Late flight remit lifts hope

Taelor PeluseyBusselton Dunsborough Times
Negotiations with airlines are ongoing.
Camera IconNegotiations with airlines are ongoing.

The City of Busselton is optimistic a recent ruling that allows unrestricted flying until midnight at the Busselton-Margaret River Airport will improve chances of securing a direct route to the east coast.

Environment Minister Stephen Dawson’s decision on Monday overrules that of the Environment Protection Agency, which would have restricted unlimited flying to between 6am and 11pm, and comes on the back of the City’s renewed negotiations with airlines.

Late last year, the City reviewed the route business cases and re-presented them to the Virgin Group and Jetstar, and it is now in high spirits following the minister’s decision.

“Feedback from airlines indicated that initially, services may need to operate during the newly approved hours,” Busselton City Mayor Grant Henley said.

“The determination is crucial for the City to attract RPT (regular public transport) services to and from the east coast.”
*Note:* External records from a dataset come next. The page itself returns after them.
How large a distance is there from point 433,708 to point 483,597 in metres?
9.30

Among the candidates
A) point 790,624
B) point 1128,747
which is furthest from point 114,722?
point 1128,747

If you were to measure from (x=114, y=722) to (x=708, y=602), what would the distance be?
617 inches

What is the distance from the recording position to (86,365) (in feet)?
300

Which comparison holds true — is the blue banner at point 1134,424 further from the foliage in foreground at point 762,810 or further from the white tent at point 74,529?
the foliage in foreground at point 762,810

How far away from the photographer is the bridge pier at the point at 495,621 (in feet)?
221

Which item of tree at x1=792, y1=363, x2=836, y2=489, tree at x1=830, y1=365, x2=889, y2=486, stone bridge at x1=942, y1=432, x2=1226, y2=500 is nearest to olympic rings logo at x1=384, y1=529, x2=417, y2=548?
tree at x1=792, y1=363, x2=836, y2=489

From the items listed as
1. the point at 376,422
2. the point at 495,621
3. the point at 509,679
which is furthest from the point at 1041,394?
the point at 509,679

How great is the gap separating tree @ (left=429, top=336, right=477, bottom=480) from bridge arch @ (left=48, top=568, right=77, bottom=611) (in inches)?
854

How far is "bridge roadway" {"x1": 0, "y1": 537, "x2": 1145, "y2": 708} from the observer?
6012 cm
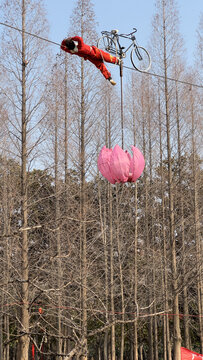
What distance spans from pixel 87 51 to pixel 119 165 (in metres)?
1.20

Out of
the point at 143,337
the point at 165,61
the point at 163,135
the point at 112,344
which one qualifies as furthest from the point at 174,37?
the point at 143,337

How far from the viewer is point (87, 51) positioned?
528 centimetres

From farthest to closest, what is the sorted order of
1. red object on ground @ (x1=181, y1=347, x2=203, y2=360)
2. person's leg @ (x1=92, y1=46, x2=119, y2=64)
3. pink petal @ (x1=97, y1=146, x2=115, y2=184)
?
1. red object on ground @ (x1=181, y1=347, x2=203, y2=360)
2. pink petal @ (x1=97, y1=146, x2=115, y2=184)
3. person's leg @ (x1=92, y1=46, x2=119, y2=64)

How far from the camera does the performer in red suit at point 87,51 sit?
5164mm

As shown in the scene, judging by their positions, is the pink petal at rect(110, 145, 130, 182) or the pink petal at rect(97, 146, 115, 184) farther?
the pink petal at rect(97, 146, 115, 184)

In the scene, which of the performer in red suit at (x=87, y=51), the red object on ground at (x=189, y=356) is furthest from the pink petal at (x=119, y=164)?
the red object on ground at (x=189, y=356)

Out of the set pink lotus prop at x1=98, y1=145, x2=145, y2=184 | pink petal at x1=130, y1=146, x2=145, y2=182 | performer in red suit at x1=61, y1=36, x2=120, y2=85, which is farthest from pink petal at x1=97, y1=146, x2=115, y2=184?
performer in red suit at x1=61, y1=36, x2=120, y2=85

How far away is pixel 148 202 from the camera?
18797mm

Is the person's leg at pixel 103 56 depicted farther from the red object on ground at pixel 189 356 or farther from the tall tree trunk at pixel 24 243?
the red object on ground at pixel 189 356

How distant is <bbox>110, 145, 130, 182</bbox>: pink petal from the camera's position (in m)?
5.38

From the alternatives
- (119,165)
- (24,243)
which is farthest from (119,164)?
(24,243)

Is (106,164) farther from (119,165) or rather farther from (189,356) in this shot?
(189,356)

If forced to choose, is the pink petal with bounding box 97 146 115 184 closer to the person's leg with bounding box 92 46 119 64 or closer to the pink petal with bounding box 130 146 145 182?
the pink petal with bounding box 130 146 145 182

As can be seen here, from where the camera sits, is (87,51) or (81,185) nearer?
(87,51)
Beyond the unlimited flying period, five red-eye flights are still permitted a week, which was one of several concerns raised in parallel appeals to the EPA’s decision.

The Airport Consultative Group’s resident representative for Reinscourt and appellant to the EPA’s decision Graeme Cotterill said the decision was a let-down.

“Residents are disappointed that the minister’s decision has ignored the concerns of residents about the potential impact of night-time flights and consequent sleep disruption, and overruled the Environmental Protection Agency’s recommendation as to night-time flight restrictions,” he said.

“Of course, those concerns are only relevant if an airline commits to passenger flights to the airport, which no airline has yet done.”

Almost $60 million has been spent to expand the airport to date, with the aim of attracting direct flights from the east coast.

But with no carrier yet to sign on, the State Government has put a freeze on the final piece of funding — $13 million for the new terminal — and says it will move ahead when a deal is inked with an airline, or if Qantas agrees to build a much-hyped second pilot training academy.

The first academy was announced for Toowoomba in September and a decision on the second is yet to be made.

The City has high hopes of Busselton being selected for the second academy.